I'm able to find all the files that are to be checked when a pre-receive hook is fired, however, I don't have the path to these files to open them using normal file operations(e.g. cat git_working_directory/file_name would throw No such file or directory error). The application which validates the code requires the file path as an argument so that it can open the file and run its checks.

Consider this scenario: the developer created a new file and pushed it to the server and the pre-receive hook is triggered. At this stage the new file is not saved on to the remote's working directory because the pre-receive hook is still running.
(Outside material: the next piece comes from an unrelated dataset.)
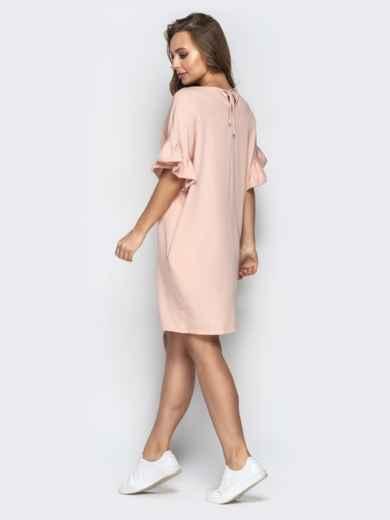 Пудровое платье свободного кроя с воланами на рукавах - 21340, фото 3 – интернет-магазин Dressa
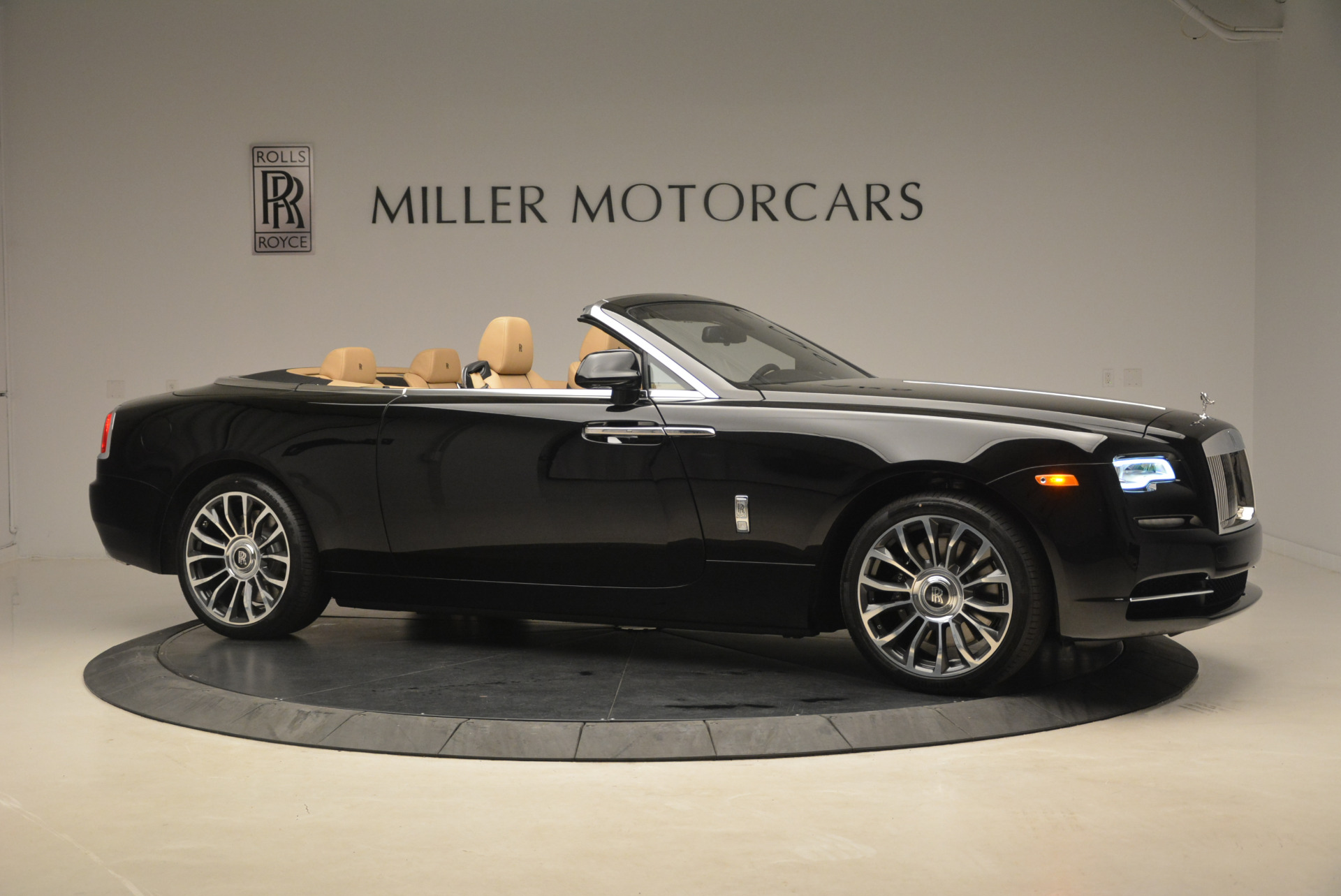 Used 2018 Rolls-Royce Dawn  For Sale In Greenwich, CT 2105_p9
I'm wondering if there is a temporary location where the files are saved in git as soon as they are pushed so that I can pass that directory to the application to run the checks?

Update:

I could checkout to a temporary location and run the checks there, this could be an option but considering the fact that developers frequently push, sometimes even at the same time and the repo being very big, this option doesn't seem to be feasible. I'm looking more for a solution where I can just use the path to the file if it is somehow available.

You would need to check the files out into a temporary working directory and run your checks there. — larsks, Feb 09 '15 at 16:39
@larsks is there a git command which I can run to check those file to temp directory? — aBadAssCowboy, Feb 09 '15 at 16:42
Just to clarify: Files you check in to repository are not kept there "just like that". Some of them are stored as deltas to others, or their the contents are compressed. There is no place where these files are guaranteed to exist in their "ready-to-consume" state — joozek, Feb 16 '15 at 09:39
Yes joozek, that is my understanding too. I was just wondering if there is something I missed about how git stores the files and how we can access them. Thanks. — aBadAssCowboy, Feb 16 '15 at 11:57

joozek · Answer 1 · 2015-02-16T13:47:39.953

6

I'm wondering if there is a temporary location where the files are saved in git as soon as they are pushed so that I can pass that directory to the application to run the checks?

No, there is no such place. Those files are stored as blobs and can be reduced to deltas and/or compressed, so there's no guarantee they'll be available anywhere in 'ready-to-consume' state.

The application which checks for the standards requires the file path as an argument so that it can open the file and run its checks.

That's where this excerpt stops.